EPA Marks National Pollinator Week by Proposing Protections for 27 of the Most Vulnerable Endangered Species

June 26, 2023
During National Pollinator Week, the U.S. Environmental Protection Agency (EPA) is continuing its work to protect pollinators by proposing geographically-specific protections that would limit the use of pesticides in the habitat of 27 endangered and threatened (listed) species, including some pollinators. The Agency is releasing for public comment a draft white paper that describes these proposed mitigation measures as part of its Vulnerable Species Pilot announced last year. EPA is also updating the interactive endangered species StoryMaps released last month to include information on all 27 listed species and the proposed mitigation measures for each.
Pollination is crucial to over 1,200 food crops and provides nourishment to nearly 200,000 different plants that yield various oils, cotton, clean air, seeds, and vegetables. As a result, one-third of the nation’s food supply depends on pollination. Earlier this week, EPA Administrator Michael S. Regan issued a proclamation in support of National Pollinator Week. The proclamation recognizes the importance of pollinators to America’s food systems and ecosystems. It also highlights EPA’s work to protect pollinators by developing new strategies like the geographically-specific mitigations discussed below and the importance of continued collaboration with other federal agencies.

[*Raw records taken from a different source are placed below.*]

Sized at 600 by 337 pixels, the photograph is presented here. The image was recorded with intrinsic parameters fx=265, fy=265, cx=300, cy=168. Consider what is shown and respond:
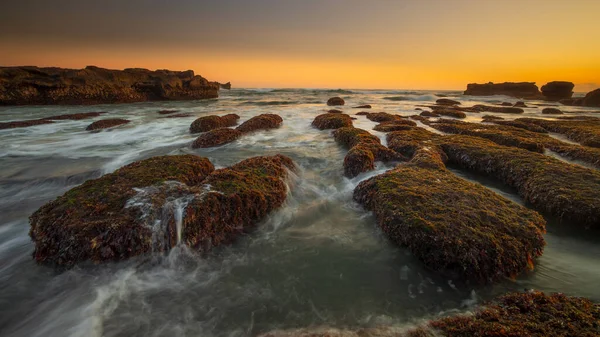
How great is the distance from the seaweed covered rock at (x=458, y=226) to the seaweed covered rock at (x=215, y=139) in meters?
7.10

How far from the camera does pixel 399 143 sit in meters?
9.15

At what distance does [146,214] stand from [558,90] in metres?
63.9

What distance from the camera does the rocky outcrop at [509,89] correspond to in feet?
179

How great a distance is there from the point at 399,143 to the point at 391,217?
5544 mm

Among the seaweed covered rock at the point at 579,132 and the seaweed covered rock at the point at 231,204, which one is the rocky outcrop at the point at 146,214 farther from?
the seaweed covered rock at the point at 579,132

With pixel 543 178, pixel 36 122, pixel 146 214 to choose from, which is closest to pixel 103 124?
pixel 36 122

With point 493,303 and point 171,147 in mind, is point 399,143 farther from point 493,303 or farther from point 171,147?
point 171,147

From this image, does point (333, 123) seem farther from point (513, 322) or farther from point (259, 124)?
point (513, 322)

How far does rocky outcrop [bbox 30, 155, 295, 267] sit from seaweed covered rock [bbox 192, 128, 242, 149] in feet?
15.8

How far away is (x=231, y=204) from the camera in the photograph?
4512 millimetres

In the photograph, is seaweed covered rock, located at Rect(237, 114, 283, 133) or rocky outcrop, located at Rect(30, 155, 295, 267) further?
seaweed covered rock, located at Rect(237, 114, 283, 133)

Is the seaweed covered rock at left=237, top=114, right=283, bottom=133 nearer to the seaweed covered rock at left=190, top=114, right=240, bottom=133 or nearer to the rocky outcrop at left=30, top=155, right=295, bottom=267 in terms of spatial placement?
the seaweed covered rock at left=190, top=114, right=240, bottom=133

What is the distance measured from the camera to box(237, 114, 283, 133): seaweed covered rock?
41.7 ft

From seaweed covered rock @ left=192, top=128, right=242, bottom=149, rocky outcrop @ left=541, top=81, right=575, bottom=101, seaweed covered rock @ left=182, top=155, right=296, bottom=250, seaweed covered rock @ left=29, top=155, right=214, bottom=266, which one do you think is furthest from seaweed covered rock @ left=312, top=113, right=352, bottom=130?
rocky outcrop @ left=541, top=81, right=575, bottom=101
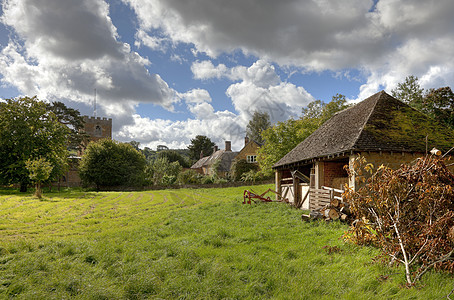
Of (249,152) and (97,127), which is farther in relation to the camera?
(97,127)

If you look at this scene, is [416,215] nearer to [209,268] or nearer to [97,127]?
[209,268]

“Pollinator health affects biodiversity, ecosystems, global food supplies, and human health,” said EPA Deputy Assistant Administrator for Pesticide Programs Jake Li. “The proposed mitigations we’re announcing today are tailored to where these 27 listed species, including pollinators, live and our new maps make it easy for people to find and visualize this important information.”
White Paper Proposing Mitigations for the 27 Vulnerable Species
EPA is releasing a draft white paper for public comment in support of the Agency’s Vulnerable Species Pilot that identifies draft mitigation measures for the 27 vulnerable listed species, all of which EPA identified as being particularly vulnerable to pesticide exposure. The species include several pollinators like the Poweshiek skipperling butterfly, the rusty patched bumble bee, and the Taylor's checkerspot butterfly. Through the pilot, EPA selected these species and developed proposed mitigations and an implementation plan to reduce their exposure to outdoor uses of conventional pesticides.
The pilot species are particularly vulnerable because of a combination of factors including a limited geographic range, small population size, and high susceptibility to environmental stressors such that effects to even a small number of individuals can harm the entire species.
EPA is proposing mitigations to protect areas where species most likely live from being exposed to spray drift and runoff from pesticide-treated areas. Because the pilot species are some of the most vulnerable, EPA designed the mitigation measures to be both broad enough that the mitigations are protective of the pilot species and simple enough that pesticide users can easily understand and implement the mitigations.
This initiative is part of EPA’s work to meet its obligations under the Endangered Species Act (ESA), and furthers the goals outlined in EPA’s ESA Workplan to provide practical protections for listed species from pesticides. The draft white paper includes:
  • How EPA selected the 27 species;
  • Proposed mitigations;
  • A plan for implementing the proposed mitigations; and
  • A proposed plan to consider expanding the pilot to other vulnerable listed species in the future.
The goal of these mitigations is to avoid and minimize exposure, and thus advance EPA's ability to meet its ESA obligations and develop efficiencies for future consultations.
The draft white paper is available in docket EPA-HQ-OPP-2023-0327 for public comment for 45 days.
Additional StoryMaps on Endangered Species
EPA also continues to advance pollinator and other vulnerable species outreach efforts through StoryMaps to raise public awareness about protecting endangered species from pesticides. Last month, EPA released StoryMaps for 11 pilot species. This week, the Agency is updating these StoryMaps to add 16 additional pilot species and include information on the proposed mitigations announced today.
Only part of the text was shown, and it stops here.